The list, which is not comprehensive by any means, contains 52 books written between 1387 (“The Canterbury Tales”) and the present day. Many are children’s books (“Goosebumps,” “Light in the Attic”), some are sex education books (It’s Perfectly Normal), and a great many are fiction (“Carrie,” “The Color Purple,” “Lord of the Flies”), and some are non-fiction (“Mein Kampf”; “Arming America”; “Curses, Hexes, and Spells”; “Nickel and Dimed”). There are also memoirs (“I Know Why the Caged Bird Sings”). Almost every genre is represented on this list.

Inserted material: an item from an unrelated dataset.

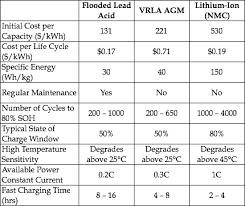Battery Showdown Lead Acid Vs Lithium Ion Solar Micro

Topically the list runs from religious content (“The Holy Bible”) to suicide (“13 Reasons Why”, “Ordinary People”) to racism (“The Color Purple,” “Native Son,” “Uncle Tom’s Cabin”) to witchcraft and magic (“Harry Potter,” “Twilight”), and violence (“The Hunger Games,” “Lord of the Flies”) sex and gender issues/identification (“Sex,” “Two Boys Kissing,” “Fifty Shades of Grey,” “Lolita”). Whatever may interest you may well be on the list.

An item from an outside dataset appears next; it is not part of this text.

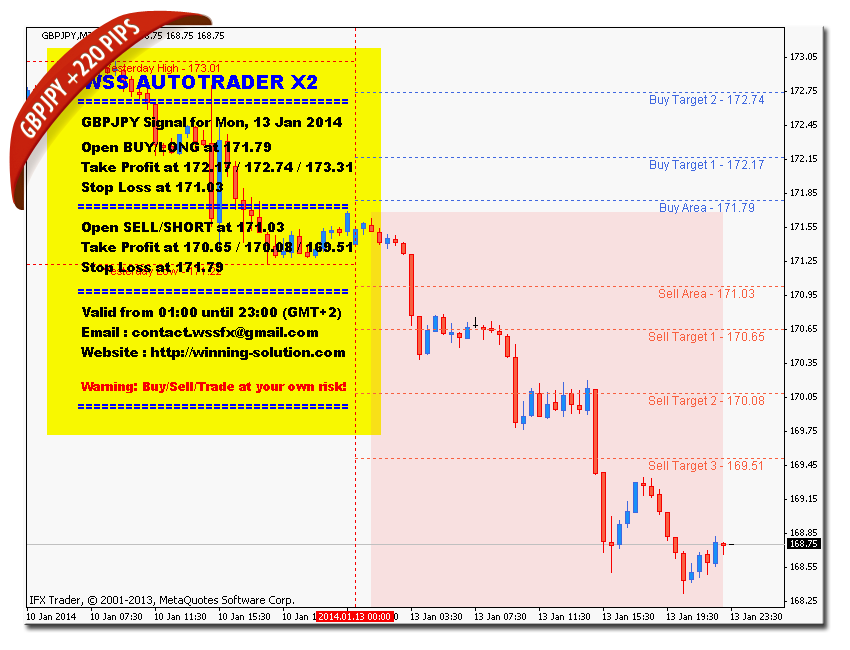 Winning solution system forex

One last thing, I have not listed reasons why books were banned. That should be up to you. Read the books listed. Start a book club to discuss them. Recommend them to friends. Be an active and prohibit your children from reading ones you have read and feel are inappropriate. Or better yet, read and discuss these books with your child. Open up yourself to new ideas, and your children to the wide range that is great literature.